The toxic stockpile, which has doubled in the last decade, comes mainly from reprocessing of spent uranium fuel from the country's nuclear power plants, so to stop it growing the practice must end, the Royal Society said.
"There should be no more separation of plutonium once current contracts have been fulfilled," said the report "Strategy options for the UK's separated plutonium". Plutonium, one of the most radiotoxic materials known, is produced when spent uranium fuel from power stations is reprocessed to retrieve reusable uranium.

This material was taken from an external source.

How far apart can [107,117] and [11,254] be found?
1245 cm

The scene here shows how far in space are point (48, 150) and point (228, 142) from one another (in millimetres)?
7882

It can be processed into mixed oxide (MOX) fuel but it can also be used in nuclear weapons and so poses a security threat. "Just over six kilogrammes of plutonium was used in the bomb that devastated Nagasaki," said Geoffrey Boulton, the report's lead author. "We must take measures to ensure that this very dangerous material does not fall into the wrong hands."
Paradoxically, the Royal Society said the safest option was to leave spent fuel as it was when it came out of the reactor because it was so radioactive that it was far harder to handle. The second best was to produce and burn MOX pellets and then leave them unreprocessed. "Spent fuel is more radioactive and therefore harder to handle than plutonium - and more difficult to use in nuclear weapons because it would need to be reprocessed first," the report said.